[Information shown]

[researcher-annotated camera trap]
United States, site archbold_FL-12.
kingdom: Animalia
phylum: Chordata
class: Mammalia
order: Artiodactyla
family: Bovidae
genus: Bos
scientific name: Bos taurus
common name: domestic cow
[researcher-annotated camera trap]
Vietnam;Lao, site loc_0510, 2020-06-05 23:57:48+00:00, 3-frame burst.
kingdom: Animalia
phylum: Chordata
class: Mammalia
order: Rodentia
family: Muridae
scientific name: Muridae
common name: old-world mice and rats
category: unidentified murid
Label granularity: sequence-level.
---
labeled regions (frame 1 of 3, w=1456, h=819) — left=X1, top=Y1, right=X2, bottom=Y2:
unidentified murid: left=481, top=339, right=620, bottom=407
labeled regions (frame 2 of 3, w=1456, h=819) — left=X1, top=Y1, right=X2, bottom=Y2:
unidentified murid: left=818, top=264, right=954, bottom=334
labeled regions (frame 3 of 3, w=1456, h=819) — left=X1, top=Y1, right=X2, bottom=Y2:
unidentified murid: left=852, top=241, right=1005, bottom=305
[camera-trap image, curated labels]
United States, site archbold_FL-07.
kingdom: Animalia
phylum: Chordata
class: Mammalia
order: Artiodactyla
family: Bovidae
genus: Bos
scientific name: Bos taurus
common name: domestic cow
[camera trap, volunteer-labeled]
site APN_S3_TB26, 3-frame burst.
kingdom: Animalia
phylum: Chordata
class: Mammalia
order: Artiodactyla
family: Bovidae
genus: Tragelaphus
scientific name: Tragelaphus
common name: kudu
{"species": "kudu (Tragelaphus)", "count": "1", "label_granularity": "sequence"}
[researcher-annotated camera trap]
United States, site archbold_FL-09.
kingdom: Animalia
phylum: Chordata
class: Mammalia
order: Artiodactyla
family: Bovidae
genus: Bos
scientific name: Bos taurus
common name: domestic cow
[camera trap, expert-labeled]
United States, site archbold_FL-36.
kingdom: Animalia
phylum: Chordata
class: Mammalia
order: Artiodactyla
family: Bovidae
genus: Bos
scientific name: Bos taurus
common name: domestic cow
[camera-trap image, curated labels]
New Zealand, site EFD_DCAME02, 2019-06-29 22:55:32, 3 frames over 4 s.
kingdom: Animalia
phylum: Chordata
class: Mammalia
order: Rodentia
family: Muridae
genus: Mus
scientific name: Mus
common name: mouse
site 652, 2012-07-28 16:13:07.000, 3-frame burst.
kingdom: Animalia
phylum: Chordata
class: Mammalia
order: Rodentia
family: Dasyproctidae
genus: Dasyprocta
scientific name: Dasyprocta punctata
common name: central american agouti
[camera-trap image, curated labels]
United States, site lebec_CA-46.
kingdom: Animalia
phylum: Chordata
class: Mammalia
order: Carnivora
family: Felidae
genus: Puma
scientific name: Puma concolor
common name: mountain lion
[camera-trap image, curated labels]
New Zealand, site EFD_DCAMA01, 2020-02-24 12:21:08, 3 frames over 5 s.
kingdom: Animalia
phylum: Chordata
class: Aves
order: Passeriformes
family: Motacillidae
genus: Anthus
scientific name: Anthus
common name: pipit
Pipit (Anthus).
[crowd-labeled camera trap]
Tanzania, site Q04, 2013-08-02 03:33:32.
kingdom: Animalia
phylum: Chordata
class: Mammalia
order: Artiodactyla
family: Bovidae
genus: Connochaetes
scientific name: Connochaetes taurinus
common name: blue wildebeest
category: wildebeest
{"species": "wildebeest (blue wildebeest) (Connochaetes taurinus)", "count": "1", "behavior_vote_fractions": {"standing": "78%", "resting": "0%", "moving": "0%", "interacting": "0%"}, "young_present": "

[/Information shown]

### [Instructions for the task]
From the listing above, reproduce all the lines exactly.

### [Expected output]
[researcher-annotated camera trap]
United States, site archbold_FL-12.
kingdom: Animalia
phylum: Chordata
class: Mammalia
order: Artiodactyla
family: Bovidae
genus: Bos
scientific name: Bos taurus
common name: domestic cow
[researcher-annotated camera trap]
Vietnam;Lao, site loc_0510, 2020-06-05 23:57:48+00:00, 3-frame burst.
kingdom: Animalia
phylum: Chordata
class: Mammalia
order: Rodentia
family: Muridae
scientific name: Muridae
common name: old-world mice and rats
category: unidentified murid
Label granularity: sequence-level.
---
labeled regions (frame 1 of 3, w=1456, h=819) — left=X1, top=Y1, right=X2, bottom=Y2:
unidentified murid: left=481, top=339, right=620, bottom=407
labeled regions (frame 2 of 3, w=1456, h=819) — left=X1, top=Y1, right=X2, bottom=Y2:
unidentified murid: left=818, top=264, right=954, bottom=334
labeled regions (frame 3 of 3, w=1456, h=819) — left=X1, top=Y1, right=X2, bottom=Y2:
unidentified murid: left=852, top=241, right=1005, bottom=305
[camera-trap image, curated labels]
United States, site archbold_FL-07.
kingdom: Animalia
phylum: Chordata
class: Mammalia
order: Artiodactyla
family: Bovidae
genus: Bos
scientific name: Bos taurus
common name: domestic cow
[camera trap, volunteer-labeled]
site APN_S3_TB26, 3-frame burst.
kingdom: Animalia
phylum: Chordata
class: Mammalia
order: Artiodactyla
family: Bovidae
genus: Tragelaphus
scientific name: Tragelaphus
common name: kudu
{"species": "kudu (Tragelaphus)", "count": "1", "label_granularity": "sequence"}
[researcher-annotated camera trap]
United States, site archbold_FL-09.
kingdom: Animalia
phylum: Chordata
class: Mammalia
order: Artiodactyla
family: Bovidae
genus: Bos
scientific name: Bos taurus
common name: domestic cow
[camera trap, expert-labeled]
United States, site archbold_FL-36.
kingdom: Animalia
phylum: Chordata
class: Mammalia
order: Artiodactyla
family: Bovidae
genus: Bos
scientific name: Bos taurus
common name: domestic cow
[camera-trap image, curated labels]
New Zealand, site EFD_DCAME02, 2019-06-29 22:55:32, 3 frames over 4 s.
kingdom: Animalia
phylum: Chordata
class: Mammalia
order: Rodentia
family: Muridae
genus: Mus
scientific name: Mus
common name: mouse
site 652, 2012-07-28 16:13:07.000, 3-frame burst.
kingdom: Animalia
phylum: Chordata
class: Mammalia
order: Rodentia
family: Dasyproctidae
genus: Dasyprocta
scientific name: Dasyprocta punctata
common name: central american agouti
[camera-trap image, curated labels]
United States, site lebec_CA-46.
kingdom: Animalia
phylum: Chordata
class: Mammalia
order: Carnivora
family: Felidae
genus: Puma
scientific name: Puma concolor
common name: mountain lion
[camera-trap image, curated labels]
New Zealand, site EFD_DCAMA01, 2020-02-24 12:21:08, 3 frames over 5 s.
kingdom: Animalia
phylum: Chordata
class: Aves
order: Passeriformes
family: Motacillidae
genus: Anthus
scientific name: Anthus
common name: pipit
Pipit (Anthus).
[crowd-labeled camera trap]
Tanzania, site Q04, 2013-08-02 03:33:32.
kingdom: Animalia
phylum: Chordata
class: Mammalia
order: Artiodactyla
family: Bovidae
genus: Connochaetes
scientific name: Connochaetes taurinus
common name: blue wildebeest
category: wildebeest
{"species": "wildebeest (blue wildebeest) (Connochaetes taurinus)", "count": "1", "behavior_vote_fractions": {"standing": "78%", "resting": "0%", "moving": "0%", "interacting": "0%"}, "young_present": "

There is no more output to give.